Dempsey also thanked Marshall County Sheriff Kenny Dickerson. Trustees from the jail have assisted with loading trucks and other work.

“The sheriff has over-extended himself, and I’m impressed and thankful,” Dempsey said. “His department has been a great strength for us, day in and day out.”

Schools add students
As of Friday, schools in Holly Springs and the county had enrolled 34 students displaced due to the hurricane.

Holy Family has 10 new students, eight from the New Orleans area and two from the Biloxi area. They have family here, according to principal Ketia Francis.

“They’re fitting in very well,” Francis said. “They’re happy to be in school around peers of their age group. The transition is going well. It’s a blessing for them and for us.”

Marshall County Schools have 14 displaced students in attendance, Marshall Academy nine and Holly Springs City School District one.

“We’re providing services – whatever it takes,” said Don Randolph, superintendent of education for Marshall County Schools.

Marshall Academy Headmaster Tommy Gunn said, “Most have told us within 30 days they will be going back. All we want to do is help.”

Visit to Pascagoula
Van, Terri and Riley Clayton, along with Van’s brothers Drew and Mims and other family members, went to Pascagoula the weekend of September 2. Bobby and Jean Laney, Drew’s father- and mother-in-law, live one block off the beach in Pascagoula, and their home of 30 years was destroyed.

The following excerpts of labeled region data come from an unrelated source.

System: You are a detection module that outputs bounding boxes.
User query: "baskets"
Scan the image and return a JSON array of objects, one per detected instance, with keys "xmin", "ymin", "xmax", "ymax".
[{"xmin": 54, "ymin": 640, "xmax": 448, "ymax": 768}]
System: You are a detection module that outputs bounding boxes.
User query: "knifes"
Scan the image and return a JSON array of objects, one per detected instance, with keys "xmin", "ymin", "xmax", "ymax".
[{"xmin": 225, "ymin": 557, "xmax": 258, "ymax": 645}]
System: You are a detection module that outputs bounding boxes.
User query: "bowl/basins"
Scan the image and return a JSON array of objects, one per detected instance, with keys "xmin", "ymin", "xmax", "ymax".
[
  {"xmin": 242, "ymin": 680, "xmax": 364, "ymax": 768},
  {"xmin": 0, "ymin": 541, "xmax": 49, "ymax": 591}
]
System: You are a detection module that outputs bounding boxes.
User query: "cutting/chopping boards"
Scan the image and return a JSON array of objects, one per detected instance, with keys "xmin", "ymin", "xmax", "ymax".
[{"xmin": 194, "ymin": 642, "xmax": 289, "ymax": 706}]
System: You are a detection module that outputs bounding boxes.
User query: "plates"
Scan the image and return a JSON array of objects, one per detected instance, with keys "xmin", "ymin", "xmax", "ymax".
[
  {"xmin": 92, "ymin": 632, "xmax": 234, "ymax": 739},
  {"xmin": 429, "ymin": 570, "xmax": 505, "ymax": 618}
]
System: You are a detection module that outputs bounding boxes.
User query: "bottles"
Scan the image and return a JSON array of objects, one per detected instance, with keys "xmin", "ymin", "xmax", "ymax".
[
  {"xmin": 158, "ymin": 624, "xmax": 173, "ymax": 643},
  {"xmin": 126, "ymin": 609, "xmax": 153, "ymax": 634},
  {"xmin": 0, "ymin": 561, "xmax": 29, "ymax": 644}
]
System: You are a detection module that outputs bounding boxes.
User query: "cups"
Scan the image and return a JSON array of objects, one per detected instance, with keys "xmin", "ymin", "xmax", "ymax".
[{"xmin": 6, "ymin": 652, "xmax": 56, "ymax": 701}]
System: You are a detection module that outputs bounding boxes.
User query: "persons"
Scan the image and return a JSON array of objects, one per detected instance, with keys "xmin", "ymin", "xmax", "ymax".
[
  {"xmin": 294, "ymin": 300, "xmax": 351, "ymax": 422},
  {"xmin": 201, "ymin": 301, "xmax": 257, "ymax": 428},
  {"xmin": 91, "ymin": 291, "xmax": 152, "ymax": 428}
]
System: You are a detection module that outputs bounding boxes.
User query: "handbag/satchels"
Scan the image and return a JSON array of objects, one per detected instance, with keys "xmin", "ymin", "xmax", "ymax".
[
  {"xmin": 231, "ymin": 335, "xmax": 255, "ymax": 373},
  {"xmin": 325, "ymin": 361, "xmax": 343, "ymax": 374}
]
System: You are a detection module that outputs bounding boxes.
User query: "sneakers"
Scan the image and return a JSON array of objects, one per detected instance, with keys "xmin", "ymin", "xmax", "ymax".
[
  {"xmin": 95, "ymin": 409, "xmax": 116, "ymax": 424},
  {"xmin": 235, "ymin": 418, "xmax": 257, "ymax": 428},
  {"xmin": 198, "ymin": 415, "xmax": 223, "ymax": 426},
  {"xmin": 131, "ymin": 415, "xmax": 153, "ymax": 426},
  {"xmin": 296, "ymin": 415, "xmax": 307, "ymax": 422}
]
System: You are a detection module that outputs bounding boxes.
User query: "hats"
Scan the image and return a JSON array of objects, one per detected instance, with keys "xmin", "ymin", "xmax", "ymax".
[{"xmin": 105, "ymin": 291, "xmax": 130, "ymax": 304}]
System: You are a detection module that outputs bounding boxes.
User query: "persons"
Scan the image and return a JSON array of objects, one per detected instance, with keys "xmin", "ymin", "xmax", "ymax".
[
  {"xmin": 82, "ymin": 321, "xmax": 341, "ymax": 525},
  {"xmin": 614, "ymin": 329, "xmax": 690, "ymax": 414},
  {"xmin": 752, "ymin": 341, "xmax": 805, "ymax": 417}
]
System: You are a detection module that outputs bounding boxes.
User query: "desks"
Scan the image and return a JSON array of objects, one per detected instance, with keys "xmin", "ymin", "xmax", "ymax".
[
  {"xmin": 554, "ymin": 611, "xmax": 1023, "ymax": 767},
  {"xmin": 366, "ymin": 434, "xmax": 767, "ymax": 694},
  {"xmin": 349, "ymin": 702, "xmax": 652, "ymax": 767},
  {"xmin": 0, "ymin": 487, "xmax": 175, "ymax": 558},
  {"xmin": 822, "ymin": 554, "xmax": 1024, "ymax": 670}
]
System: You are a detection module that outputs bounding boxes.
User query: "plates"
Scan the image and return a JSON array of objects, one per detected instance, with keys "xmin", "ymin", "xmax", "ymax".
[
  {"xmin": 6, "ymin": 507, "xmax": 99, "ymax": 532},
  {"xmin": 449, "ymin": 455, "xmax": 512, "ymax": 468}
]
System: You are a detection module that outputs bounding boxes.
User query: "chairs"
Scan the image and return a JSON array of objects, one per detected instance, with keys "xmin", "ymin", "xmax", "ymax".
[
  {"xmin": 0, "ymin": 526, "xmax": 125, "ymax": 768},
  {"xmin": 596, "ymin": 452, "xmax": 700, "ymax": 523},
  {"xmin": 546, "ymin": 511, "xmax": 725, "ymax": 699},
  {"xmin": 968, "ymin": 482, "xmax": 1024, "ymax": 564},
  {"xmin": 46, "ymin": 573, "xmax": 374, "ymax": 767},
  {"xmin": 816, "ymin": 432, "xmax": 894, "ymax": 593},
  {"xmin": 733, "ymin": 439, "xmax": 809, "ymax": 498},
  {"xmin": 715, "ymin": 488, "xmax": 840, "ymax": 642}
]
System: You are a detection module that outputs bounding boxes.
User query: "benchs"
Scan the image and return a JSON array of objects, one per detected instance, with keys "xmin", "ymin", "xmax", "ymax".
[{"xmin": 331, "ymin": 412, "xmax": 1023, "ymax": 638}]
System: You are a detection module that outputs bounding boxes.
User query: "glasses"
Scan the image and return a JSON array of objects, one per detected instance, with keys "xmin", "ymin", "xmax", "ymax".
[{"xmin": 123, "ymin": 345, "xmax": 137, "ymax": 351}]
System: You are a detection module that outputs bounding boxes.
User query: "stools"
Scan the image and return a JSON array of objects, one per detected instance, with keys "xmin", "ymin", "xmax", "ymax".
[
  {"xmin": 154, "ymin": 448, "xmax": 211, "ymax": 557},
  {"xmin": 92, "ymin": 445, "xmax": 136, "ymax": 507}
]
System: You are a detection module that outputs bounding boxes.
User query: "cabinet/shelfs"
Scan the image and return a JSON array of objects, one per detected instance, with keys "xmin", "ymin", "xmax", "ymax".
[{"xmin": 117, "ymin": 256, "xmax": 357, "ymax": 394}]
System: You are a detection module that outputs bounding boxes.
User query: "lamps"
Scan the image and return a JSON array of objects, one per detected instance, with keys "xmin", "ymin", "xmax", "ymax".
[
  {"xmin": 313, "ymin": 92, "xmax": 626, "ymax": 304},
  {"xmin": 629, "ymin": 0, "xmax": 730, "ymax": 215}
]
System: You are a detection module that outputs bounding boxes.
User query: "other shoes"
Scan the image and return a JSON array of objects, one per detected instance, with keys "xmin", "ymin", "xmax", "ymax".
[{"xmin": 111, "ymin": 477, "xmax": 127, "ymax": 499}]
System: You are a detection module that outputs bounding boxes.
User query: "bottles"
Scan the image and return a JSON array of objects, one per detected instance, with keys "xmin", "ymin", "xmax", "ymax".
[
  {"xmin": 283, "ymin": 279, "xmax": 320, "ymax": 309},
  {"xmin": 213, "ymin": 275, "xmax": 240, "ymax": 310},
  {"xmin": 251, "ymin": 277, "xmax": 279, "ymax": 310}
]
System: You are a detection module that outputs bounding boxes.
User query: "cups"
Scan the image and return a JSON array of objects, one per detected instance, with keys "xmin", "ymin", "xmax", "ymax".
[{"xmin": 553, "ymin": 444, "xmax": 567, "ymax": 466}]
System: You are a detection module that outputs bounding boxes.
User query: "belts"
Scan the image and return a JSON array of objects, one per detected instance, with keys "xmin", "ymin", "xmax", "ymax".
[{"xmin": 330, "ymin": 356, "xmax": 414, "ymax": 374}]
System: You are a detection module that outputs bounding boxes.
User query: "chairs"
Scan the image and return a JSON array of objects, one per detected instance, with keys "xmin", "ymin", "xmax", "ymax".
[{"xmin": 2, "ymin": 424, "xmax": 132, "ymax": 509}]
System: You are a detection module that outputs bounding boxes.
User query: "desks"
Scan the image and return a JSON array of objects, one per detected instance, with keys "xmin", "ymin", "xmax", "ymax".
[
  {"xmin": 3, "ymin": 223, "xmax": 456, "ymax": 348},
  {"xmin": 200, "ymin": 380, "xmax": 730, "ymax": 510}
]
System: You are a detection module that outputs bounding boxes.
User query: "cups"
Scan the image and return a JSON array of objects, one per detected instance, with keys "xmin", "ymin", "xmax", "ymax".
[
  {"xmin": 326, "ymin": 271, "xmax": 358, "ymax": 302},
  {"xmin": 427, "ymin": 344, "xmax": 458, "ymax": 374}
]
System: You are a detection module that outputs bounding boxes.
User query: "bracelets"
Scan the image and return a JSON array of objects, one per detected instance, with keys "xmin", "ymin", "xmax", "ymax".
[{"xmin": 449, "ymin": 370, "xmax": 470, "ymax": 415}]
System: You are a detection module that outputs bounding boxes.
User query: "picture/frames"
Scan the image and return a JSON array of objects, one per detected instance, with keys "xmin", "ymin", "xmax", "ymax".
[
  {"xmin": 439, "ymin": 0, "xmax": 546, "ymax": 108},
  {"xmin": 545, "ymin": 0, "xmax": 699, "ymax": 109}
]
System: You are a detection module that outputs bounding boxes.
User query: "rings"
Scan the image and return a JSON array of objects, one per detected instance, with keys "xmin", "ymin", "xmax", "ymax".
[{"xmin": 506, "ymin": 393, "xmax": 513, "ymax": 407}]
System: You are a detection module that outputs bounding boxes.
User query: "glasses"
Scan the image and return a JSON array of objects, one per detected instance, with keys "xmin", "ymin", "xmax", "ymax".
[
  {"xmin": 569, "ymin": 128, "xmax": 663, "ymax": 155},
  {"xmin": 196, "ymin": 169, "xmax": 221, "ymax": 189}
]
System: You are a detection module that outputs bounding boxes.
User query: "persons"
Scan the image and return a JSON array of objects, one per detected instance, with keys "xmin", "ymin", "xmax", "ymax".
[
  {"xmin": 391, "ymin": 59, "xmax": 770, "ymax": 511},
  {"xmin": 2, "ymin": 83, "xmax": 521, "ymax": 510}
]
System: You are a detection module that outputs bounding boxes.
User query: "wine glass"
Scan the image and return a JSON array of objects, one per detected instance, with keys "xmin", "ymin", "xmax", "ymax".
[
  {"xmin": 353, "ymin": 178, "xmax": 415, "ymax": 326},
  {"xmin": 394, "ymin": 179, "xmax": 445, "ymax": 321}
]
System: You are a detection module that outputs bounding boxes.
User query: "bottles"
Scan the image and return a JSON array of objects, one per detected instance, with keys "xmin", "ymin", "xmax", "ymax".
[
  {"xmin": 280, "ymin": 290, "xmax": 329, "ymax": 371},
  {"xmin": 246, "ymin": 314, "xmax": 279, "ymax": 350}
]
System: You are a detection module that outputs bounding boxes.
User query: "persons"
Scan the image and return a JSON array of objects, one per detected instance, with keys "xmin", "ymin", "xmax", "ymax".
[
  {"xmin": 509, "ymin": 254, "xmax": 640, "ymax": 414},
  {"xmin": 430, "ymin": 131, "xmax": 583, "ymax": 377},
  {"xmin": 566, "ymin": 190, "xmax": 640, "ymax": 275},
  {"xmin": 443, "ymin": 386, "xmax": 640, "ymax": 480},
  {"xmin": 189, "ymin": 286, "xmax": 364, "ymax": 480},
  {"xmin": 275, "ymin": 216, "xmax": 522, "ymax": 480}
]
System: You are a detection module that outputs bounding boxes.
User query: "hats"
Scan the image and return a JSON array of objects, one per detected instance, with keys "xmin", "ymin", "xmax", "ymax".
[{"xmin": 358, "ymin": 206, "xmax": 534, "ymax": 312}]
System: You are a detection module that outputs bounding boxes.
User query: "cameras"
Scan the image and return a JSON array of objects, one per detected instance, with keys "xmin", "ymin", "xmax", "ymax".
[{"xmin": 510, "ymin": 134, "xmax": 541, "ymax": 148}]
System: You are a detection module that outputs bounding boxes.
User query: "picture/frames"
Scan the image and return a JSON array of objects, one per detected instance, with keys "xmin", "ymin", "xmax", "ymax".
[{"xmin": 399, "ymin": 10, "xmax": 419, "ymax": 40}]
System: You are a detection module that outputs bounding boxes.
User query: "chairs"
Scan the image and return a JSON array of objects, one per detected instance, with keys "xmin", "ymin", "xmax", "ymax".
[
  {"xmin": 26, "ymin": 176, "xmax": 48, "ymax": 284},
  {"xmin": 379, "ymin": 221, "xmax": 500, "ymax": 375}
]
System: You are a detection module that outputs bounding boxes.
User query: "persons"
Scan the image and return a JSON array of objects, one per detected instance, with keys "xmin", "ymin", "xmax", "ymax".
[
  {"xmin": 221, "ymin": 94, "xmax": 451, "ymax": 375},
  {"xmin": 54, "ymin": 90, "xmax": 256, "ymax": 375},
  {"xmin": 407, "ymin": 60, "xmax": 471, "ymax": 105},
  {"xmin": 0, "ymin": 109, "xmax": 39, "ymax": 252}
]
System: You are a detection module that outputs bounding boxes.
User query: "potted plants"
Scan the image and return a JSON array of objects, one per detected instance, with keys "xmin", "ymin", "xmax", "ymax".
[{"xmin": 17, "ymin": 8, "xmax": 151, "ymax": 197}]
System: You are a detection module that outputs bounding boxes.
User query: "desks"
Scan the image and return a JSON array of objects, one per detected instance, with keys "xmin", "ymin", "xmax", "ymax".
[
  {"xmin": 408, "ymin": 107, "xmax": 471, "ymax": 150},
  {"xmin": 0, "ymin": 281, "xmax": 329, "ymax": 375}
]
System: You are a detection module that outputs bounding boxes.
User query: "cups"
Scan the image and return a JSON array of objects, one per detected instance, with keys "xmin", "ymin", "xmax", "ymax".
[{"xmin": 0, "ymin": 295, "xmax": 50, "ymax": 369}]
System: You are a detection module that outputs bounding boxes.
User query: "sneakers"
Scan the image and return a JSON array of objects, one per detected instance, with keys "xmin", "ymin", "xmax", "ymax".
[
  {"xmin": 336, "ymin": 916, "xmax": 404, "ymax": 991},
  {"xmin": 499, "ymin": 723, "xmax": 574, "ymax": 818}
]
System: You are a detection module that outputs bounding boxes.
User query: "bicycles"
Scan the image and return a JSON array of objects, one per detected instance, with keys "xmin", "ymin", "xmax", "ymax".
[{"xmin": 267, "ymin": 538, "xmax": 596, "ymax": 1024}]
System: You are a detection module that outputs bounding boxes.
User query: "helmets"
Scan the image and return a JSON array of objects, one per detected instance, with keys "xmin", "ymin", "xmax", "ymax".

“Only one or two houses in the neighborhood were salvageable,” Terri said. “Lots of their friends lost everything. We brought back what they thought could be salvaged from their house, particularly sentimental things.”

The group from this area carried an enclosed trailer, a flatbed trailer and a U-Haul filled with items like diesel, gas, water, pillows, food, boxes and old newspapers given by The South Reporter.

They stopped at a community church near Moss Point on their way south and handed out some goods.

“A minister came out crying,” Van said. “They didn’t have any assistance until we got there.”

They saw where Sen. Trent Lott’s 154-year-old house once stood on the Pascagoula oceanfront. It was destroyed by the storm.

Van, Terri and Riley rescued a cat and brought it back to their Marshall County home. They named it Katrina.

Shelter services
Elizabeth Kriss, director of the Department of Human Services in Holly Springs, released figures for shelter services rendered to evacuees following Hurricane Katrina’s destruction of Gulf Coast communities.

Thirty-nine families (83 individuals) were served September 1 through September 6 at the American Red Cross centers in Byhalia and Holly Springs, Kriss said.

The effort to reach out to the unfortunate drew 106 volunteers, and 96 donations were received. Fifty-eight donations were pledged to come later, she said.

Doxey, others help
Sen. Ralph Doxey, his son Ralph Jr. and Sen. Doug Davis of DeSoto County traveled to the Mississippi Gulf Coast the Friday following Hurricane Katrina’s hit.

“We wanted to go,” Doxey said. “We knew our help was needed.”

Friday and part of Saturday, they helped the local folks, he said, with chain saws, gas and non-perishable foods.

Then they went to the Stennis Space Center, where FEMA placed the group with the U.S. Forestry Department to help with ground support in Waveland, located right on the Louisiana border.

“I’d never seen anything like it (in Waveland),” Doxey said. “It was total destruction. It was unbelievable.”

Volunteers worked 16 hours on and eight hours off to help set up a city to house 5,000. It included huge tents to sleep in, a cafeteria, portable showers and portable toilets.

They worked there five days – Saturday, Sunday, Monday, Tuesday and Wednesday.

Doxey said he expects Gov. Haley Barbour to call a special session in the last week of September to deal with a hurricane-related agenda.

Hurricane Hotline
North Mississippi Rural Legal Services is offering free legal assistance to Hurricane Katrina victims. The hurricane hotline is 1-888-808-8049.